» **What you need to do**
Could you copy every record below exactly, leaving out the pictures?

[[ Excerpted data open ]]

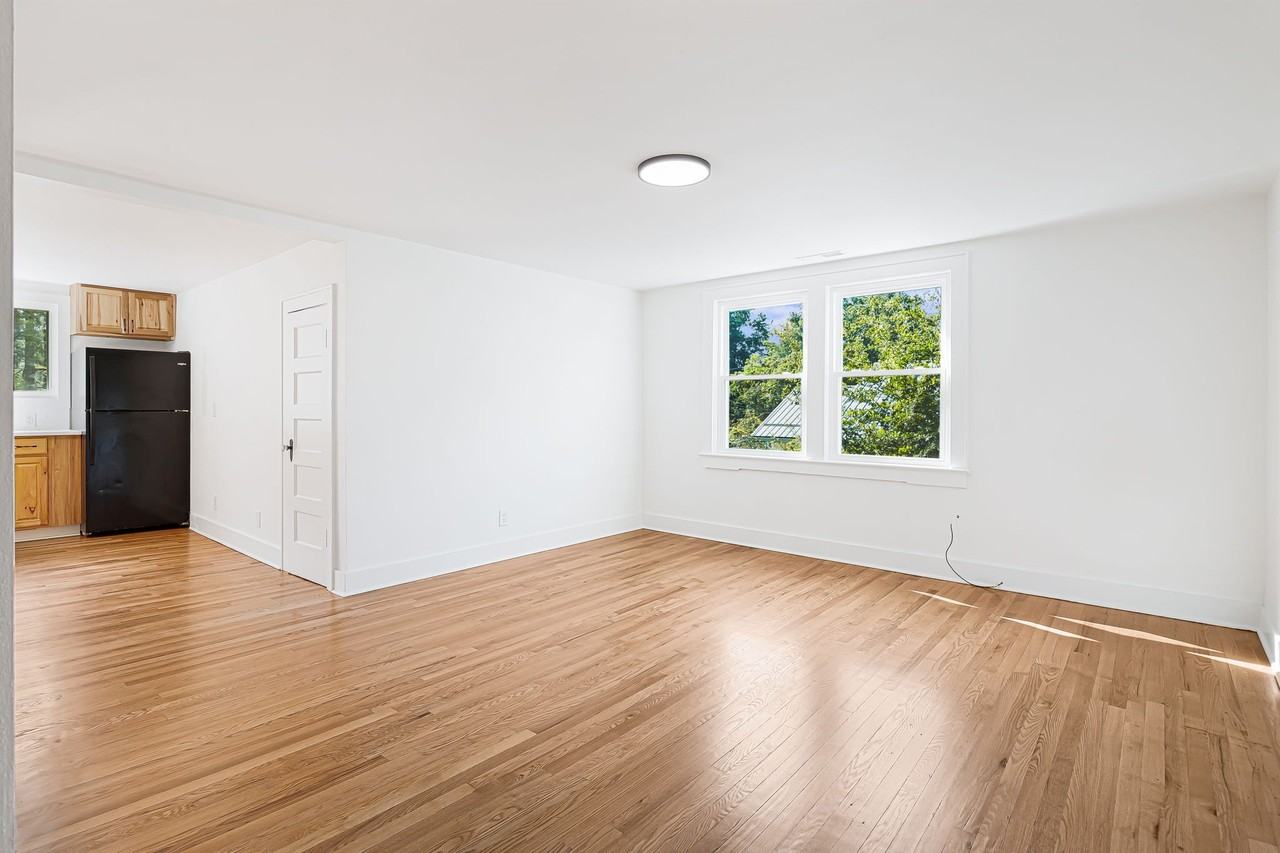 431 S Broad St #2 - Photo 5 of 14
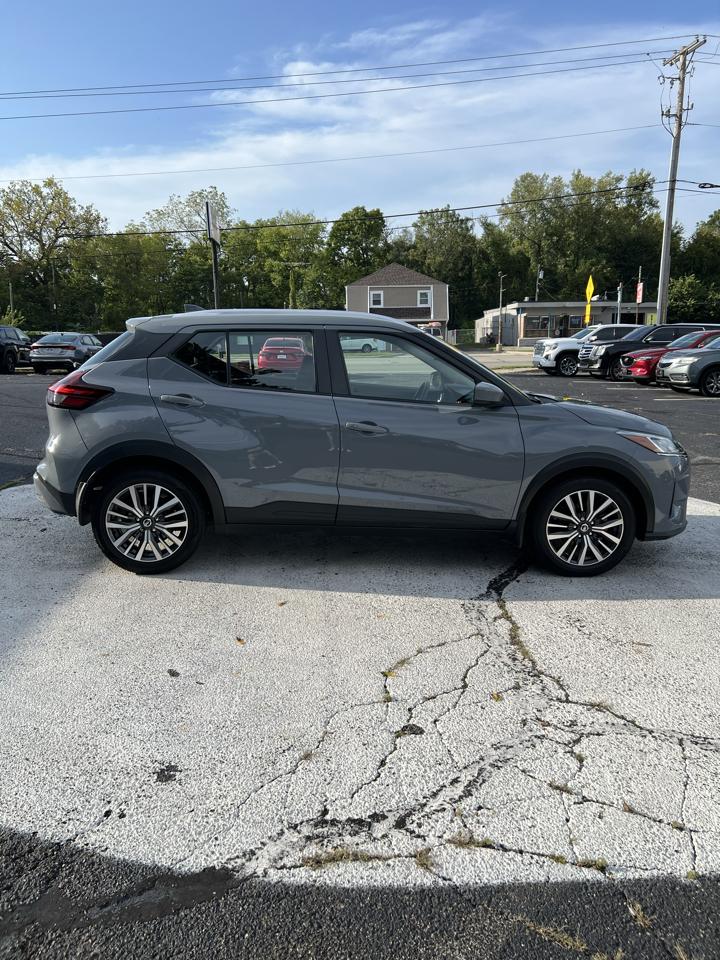 Nissan Kicks SV FWD 2021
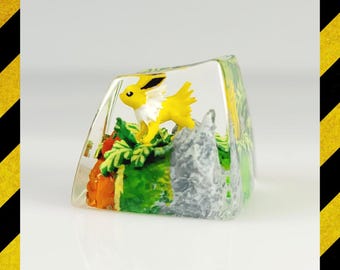 Jolte.on keycap resin with rainforest, custom keycap, gift for him, birthday gift, artisan keycap for mechanical keyboard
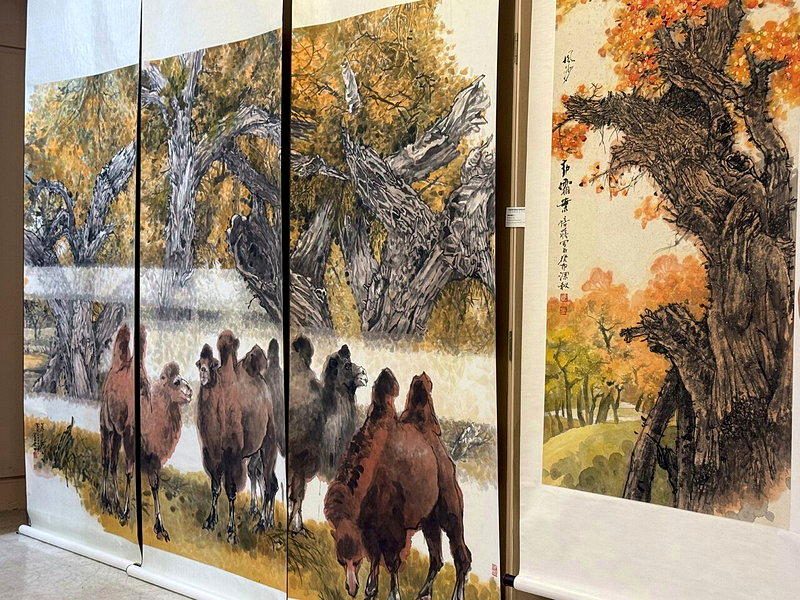 張培椿「無邊無際」舊金山個展中的部分作品。（記者李怡/攝影）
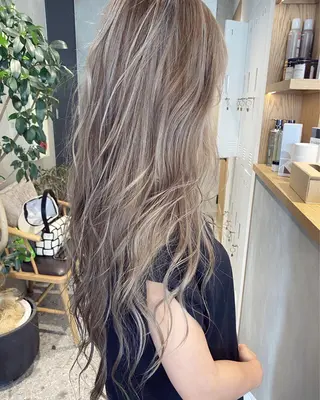 ロング カラー ブリーチカラーレイヤ ーカット🦋annaのヘアスタイル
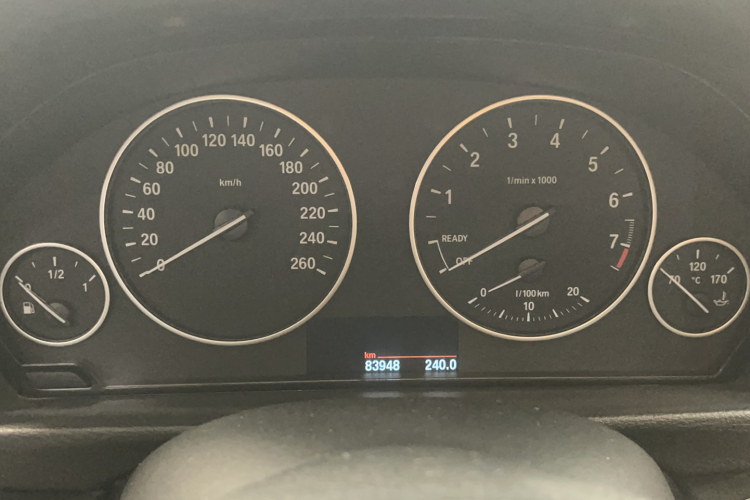 BMW 3 Series 2017 #8 BMW 3 Series 2017 car image #8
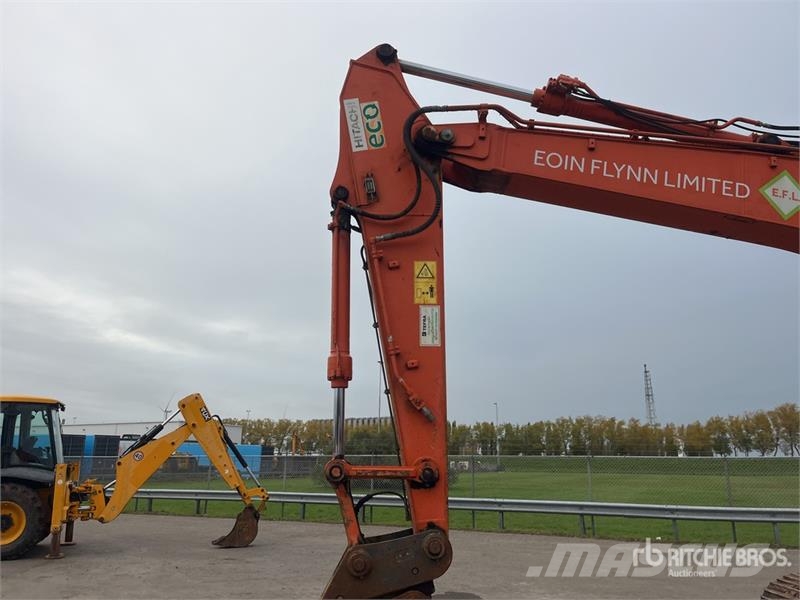 Hitachi ZX210LC-5B Tracked Excavator 履帶式 挖土機/掘鑿機/挖掘機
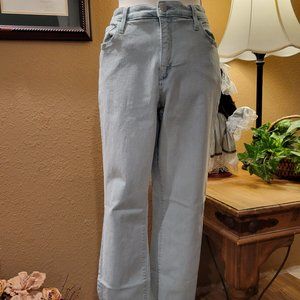 Universal Thread, light green, cropped jean (ankle) , size 14/32R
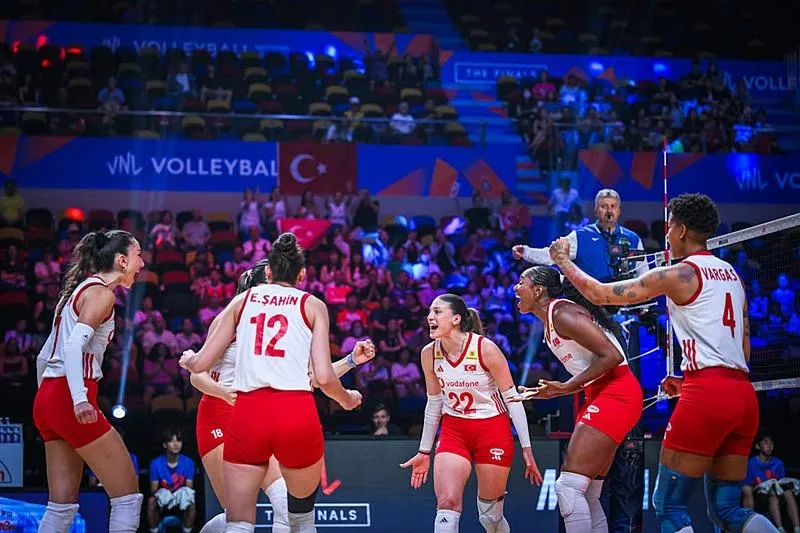 avrupa-voleybol-sampiyonasi-basliyor-sultanlara-destek-1787231343672.jpeg Avrupa Voleybol Şampiyonası başlıyor! Filenin Sultanları'na destek-3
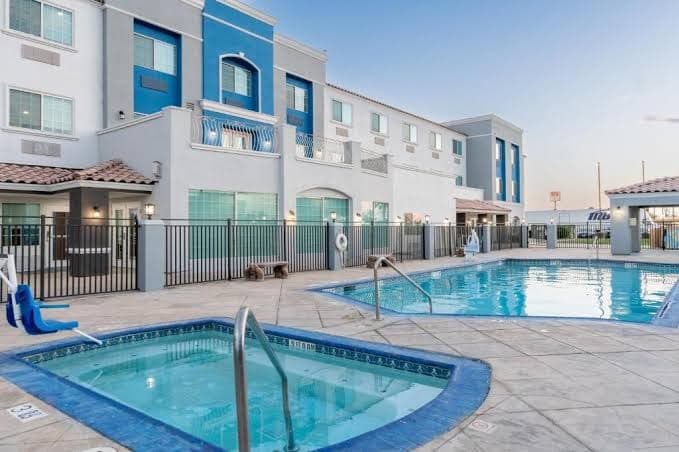 Holiday Inn Express Hotel Suites El Centro, Hotel in El Centro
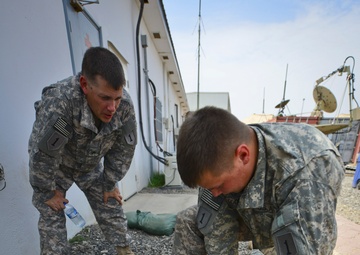 US Army medics offer CLS certification to service members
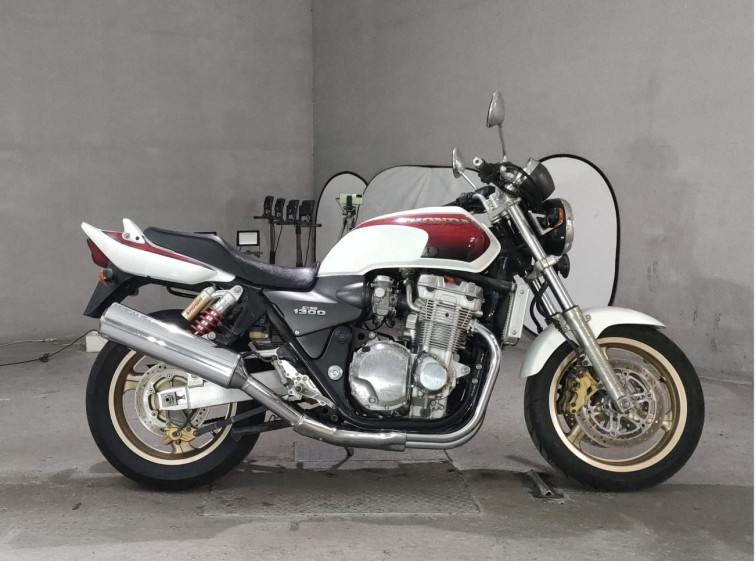 Мотоцикл Honda CB1300SF с пробегом 15240 km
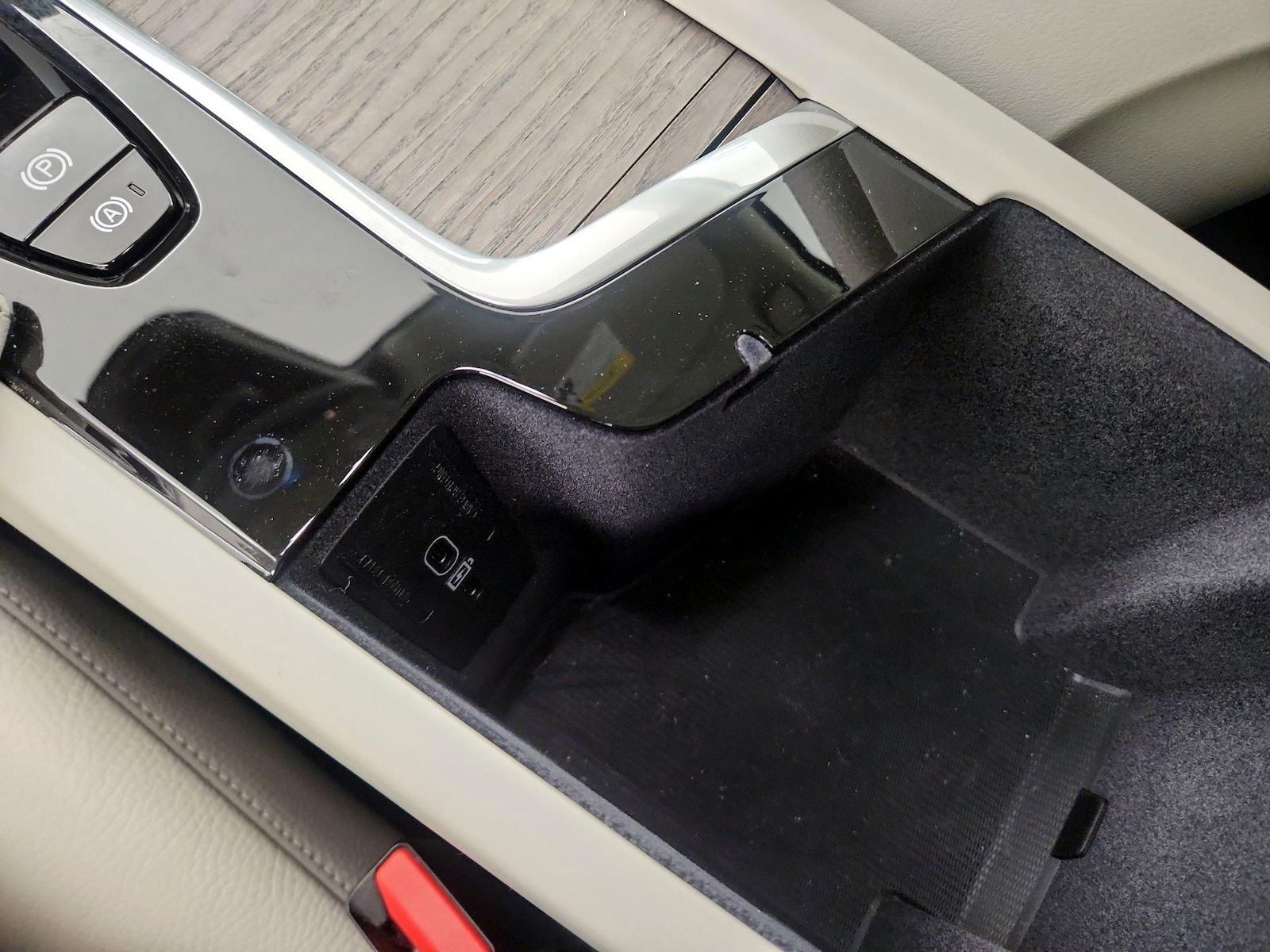 2023 Volvo XC90 Plus - Photo 17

[[ Excerpted data closed ]]

» **Answer box**
 431 S Broad St #2 - Photo 5 of 14
 Nissan Kicks SV FWD 2021
 Jolte.on keycap resin with rainforest, custom keycap, gift for him, birthday gift, artisan keycap for mechanical keyboard
 張培椿「無邊無際」舊金山個展中的部分作品。（記者李怡/攝影）
 ロング カラー ブリーチカラーレイヤ ーカット🦋annaのヘアスタイル
 BMW 3 Series 2017 #8 BMW 3 Series 2017 car image #8
 Hitachi ZX210LC-5B Tracked Excavator 履帶式 挖土機/掘鑿機/挖掘機
 Universal Thread, light green, cropped jean (ankle) , size 14/32R
 avrupa-voleybol-sampiyonasi-basliyor-sultanlara-destek-1787231343672.jpeg Avrupa Voleybol Şampiyonası başlıyor! Filenin Sultanları'na destek-3
 Holiday Inn Express Hotel Suites El Centro, Hotel in El Centro
 US Army medics offer CLS certification to service members
 Мотоцикл Honda CB1300SF с пробегом 15240 km
 2023 Volvo XC90 Plus - Photo 17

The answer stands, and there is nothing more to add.